Figure 1. Heparanase stimulates syndecan clustering, Rac1 activation, and cell spreading

A. Syndecan-1 clustering and cell spreading. U87 glioma cells were serum starved for 24 h and were then incubated with control scrambled peptide (Scr; upper panel, left), KKDC peptide (50 μM, upper panel, right) or heparanase (Hepa; 1 μg/ml; upper panel, middle) for 1 h. Cells were then gently washed, fixed with cold methanol and subjected to fluorescent staining with anti-syndecan-4 antibody (green) merged with nuclear staining (red; upper panels). Cells were similarly stained with anti-syndecan-4 (green) and anti-heparanase (red) antibodies, merged with nuclear staining (blue; second panels). Co-localization of syndecan and heparanase in endocytic vesicles appears yellow. Cell spreading. Human fibroblasts were plated on the 110 kDa fibronectin-like protein and incubated with heparanase (Hepa; 1μg/ml) or the KKDC/Scr peptides (50 μM) for 1 h. Cells were then fixed with 4% paraformaldehyde and double stained with phalloidin-TRITC (red) and anti-vinculin (green) antibody (lower panels). Cells treated with heparanase or with the KKDC peptide appeared spread and formed more focal adhesions. B. Hpa2c clusters syndecan but fails to get internalized. Cal-27 tongue carcinoma cells were left untreated (Con, upper panels) or incubated with Hpa2c (second panels) protein for 30 min. Cells were then fixed and subjected to immunofluorescent staining applying anti-syndecan-1 (left panels, green) and anti-Hpa2 (Ab58, red). Merge images are shown in the right panels together with nuclear staining (blue).
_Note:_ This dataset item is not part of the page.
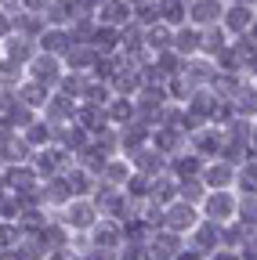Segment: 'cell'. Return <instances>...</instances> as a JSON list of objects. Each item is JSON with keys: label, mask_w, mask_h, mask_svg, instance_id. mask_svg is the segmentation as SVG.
I'll return each mask as SVG.
<instances>
[{"label": "cell", "mask_w": 257, "mask_h": 260, "mask_svg": "<svg viewBox=\"0 0 257 260\" xmlns=\"http://www.w3.org/2000/svg\"><path fill=\"white\" fill-rule=\"evenodd\" d=\"M207 260H243V256H239V249H214Z\"/></svg>", "instance_id": "2e32d148"}, {"label": "cell", "mask_w": 257, "mask_h": 260, "mask_svg": "<svg viewBox=\"0 0 257 260\" xmlns=\"http://www.w3.org/2000/svg\"><path fill=\"white\" fill-rule=\"evenodd\" d=\"M62 210H66V213H62V224H66L69 232H80V235L91 232V228L98 224V217H102L98 206L91 203V195H83V199H69Z\"/></svg>", "instance_id": "7a4b0ae2"}, {"label": "cell", "mask_w": 257, "mask_h": 260, "mask_svg": "<svg viewBox=\"0 0 257 260\" xmlns=\"http://www.w3.org/2000/svg\"><path fill=\"white\" fill-rule=\"evenodd\" d=\"M229 4H250V8H257V0H229Z\"/></svg>", "instance_id": "e0dca14e"}, {"label": "cell", "mask_w": 257, "mask_h": 260, "mask_svg": "<svg viewBox=\"0 0 257 260\" xmlns=\"http://www.w3.org/2000/svg\"><path fill=\"white\" fill-rule=\"evenodd\" d=\"M236 220L257 232V195H239V210H236Z\"/></svg>", "instance_id": "5bb4252c"}, {"label": "cell", "mask_w": 257, "mask_h": 260, "mask_svg": "<svg viewBox=\"0 0 257 260\" xmlns=\"http://www.w3.org/2000/svg\"><path fill=\"white\" fill-rule=\"evenodd\" d=\"M253 15H257V8H250V4H224L221 25H224V32L236 40V37H243V32L253 25Z\"/></svg>", "instance_id": "8992f818"}, {"label": "cell", "mask_w": 257, "mask_h": 260, "mask_svg": "<svg viewBox=\"0 0 257 260\" xmlns=\"http://www.w3.org/2000/svg\"><path fill=\"white\" fill-rule=\"evenodd\" d=\"M236 210H239V195H236L232 188H224V191H207L203 203H199V217H203V220H214V224L236 220Z\"/></svg>", "instance_id": "6da1fadb"}, {"label": "cell", "mask_w": 257, "mask_h": 260, "mask_svg": "<svg viewBox=\"0 0 257 260\" xmlns=\"http://www.w3.org/2000/svg\"><path fill=\"white\" fill-rule=\"evenodd\" d=\"M199 220H203V217H199V206H192V203H185V199H174V203L163 206V228H167V232L188 235Z\"/></svg>", "instance_id": "3957f363"}, {"label": "cell", "mask_w": 257, "mask_h": 260, "mask_svg": "<svg viewBox=\"0 0 257 260\" xmlns=\"http://www.w3.org/2000/svg\"><path fill=\"white\" fill-rule=\"evenodd\" d=\"M156 8H159V22H167L170 29L188 22V4L185 0H156Z\"/></svg>", "instance_id": "7c38bea8"}, {"label": "cell", "mask_w": 257, "mask_h": 260, "mask_svg": "<svg viewBox=\"0 0 257 260\" xmlns=\"http://www.w3.org/2000/svg\"><path fill=\"white\" fill-rule=\"evenodd\" d=\"M11 32H15V18H11L4 8H0V40H8Z\"/></svg>", "instance_id": "9a60e30c"}, {"label": "cell", "mask_w": 257, "mask_h": 260, "mask_svg": "<svg viewBox=\"0 0 257 260\" xmlns=\"http://www.w3.org/2000/svg\"><path fill=\"white\" fill-rule=\"evenodd\" d=\"M8 191V181H4V170H0V195H4Z\"/></svg>", "instance_id": "ac0fdd59"}, {"label": "cell", "mask_w": 257, "mask_h": 260, "mask_svg": "<svg viewBox=\"0 0 257 260\" xmlns=\"http://www.w3.org/2000/svg\"><path fill=\"white\" fill-rule=\"evenodd\" d=\"M62 73H66L62 58H58V54H44V51H37L33 58H29V65H25V76L37 80V83H44V87H51V90L58 87Z\"/></svg>", "instance_id": "277c9868"}, {"label": "cell", "mask_w": 257, "mask_h": 260, "mask_svg": "<svg viewBox=\"0 0 257 260\" xmlns=\"http://www.w3.org/2000/svg\"><path fill=\"white\" fill-rule=\"evenodd\" d=\"M224 4H229V0H192V4H188V22L199 25V29L217 25L221 15H224Z\"/></svg>", "instance_id": "52a82bcc"}, {"label": "cell", "mask_w": 257, "mask_h": 260, "mask_svg": "<svg viewBox=\"0 0 257 260\" xmlns=\"http://www.w3.org/2000/svg\"><path fill=\"white\" fill-rule=\"evenodd\" d=\"M199 177H203L207 191H224V188L236 184V167H232V162H224V159H207V167H203Z\"/></svg>", "instance_id": "5b68a950"}, {"label": "cell", "mask_w": 257, "mask_h": 260, "mask_svg": "<svg viewBox=\"0 0 257 260\" xmlns=\"http://www.w3.org/2000/svg\"><path fill=\"white\" fill-rule=\"evenodd\" d=\"M239 195H257V159L250 155L246 162L236 167V184H232Z\"/></svg>", "instance_id": "4fadbf2b"}, {"label": "cell", "mask_w": 257, "mask_h": 260, "mask_svg": "<svg viewBox=\"0 0 257 260\" xmlns=\"http://www.w3.org/2000/svg\"><path fill=\"white\" fill-rule=\"evenodd\" d=\"M73 40H69V29L66 25H44V32L37 37V47L44 51V54H66V47H69Z\"/></svg>", "instance_id": "ba28073f"}, {"label": "cell", "mask_w": 257, "mask_h": 260, "mask_svg": "<svg viewBox=\"0 0 257 260\" xmlns=\"http://www.w3.org/2000/svg\"><path fill=\"white\" fill-rule=\"evenodd\" d=\"M94 18H98L102 25H127L131 22V4L127 0H102L98 8H94Z\"/></svg>", "instance_id": "9c48e42d"}, {"label": "cell", "mask_w": 257, "mask_h": 260, "mask_svg": "<svg viewBox=\"0 0 257 260\" xmlns=\"http://www.w3.org/2000/svg\"><path fill=\"white\" fill-rule=\"evenodd\" d=\"M170 47H174L181 58H196V54H199V25H192V22L178 25V29H174Z\"/></svg>", "instance_id": "30bf717a"}, {"label": "cell", "mask_w": 257, "mask_h": 260, "mask_svg": "<svg viewBox=\"0 0 257 260\" xmlns=\"http://www.w3.org/2000/svg\"><path fill=\"white\" fill-rule=\"evenodd\" d=\"M37 51H40L37 40L22 37V32H11V37L4 40V58H11V61H18V65H29V58H33Z\"/></svg>", "instance_id": "8fae6325"}]
</instances>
Note, that Hpa2 clusters syndecan-1 but fails to get internalized. C. Rac1 activation. U87 cells were kept in serum-free medium for 24 h and were then stimulated with the KKDC/Scr peptides (50 μM), wild type (Hepa; 1 μg/ml) or double mutated (DM; Glu₂₂₅, Glu₃₄₃) heparanase proteins for 30 min. Cell lysates were then subjected to pull-down with GST-PAK-agarose beads for detection of active Rac1 (upper panel) and subjected to immunoblotting with anti-Rac1 antibody (lower panel) (32). D. Hpa2c exerts high affinity to heparin/HS. HEK293 cells stably transfected with Myc-tagged heparanase or Hpa2c gene constructs were incubated without (0) or with the indicated concentration of heparin, heparan sulfate (HS), or hyaluronic acid (HA) and the conditioned medium was subjected to immunoblotting applying anti-Myc antibody.

Figure 2. HS-dependent and -independent function of heparanase

A. Clustering of syndecan family members, and possibly glypicans, by the KKDC peptide dimer or the two heparin binding domains of heparanase facilitates cell-adhesion and cell-spreading [32, 68]. Enhanced cell adhesion and spreading is mediated by the recruitment and activation of PKCα, Rac1, and Src. B. Heparanase is also thought to interact with heparanase-binding cell surface protein/receptor(s), leading to HS-independent Akt, p38, and Src activation. This results in enhanced transcription of genes such as vascular endothelial growth factor (VEGF-A, VEGF-C) [82, 105], tissue factor (TF) [81], and Cox2 [106], and further contributes to cell adhesion, spreading and motility. Src activation, in turn, phosphorylates a number of substrates including the EGFR, leading to increased cell proliferation and tumorigenesis [47, 83].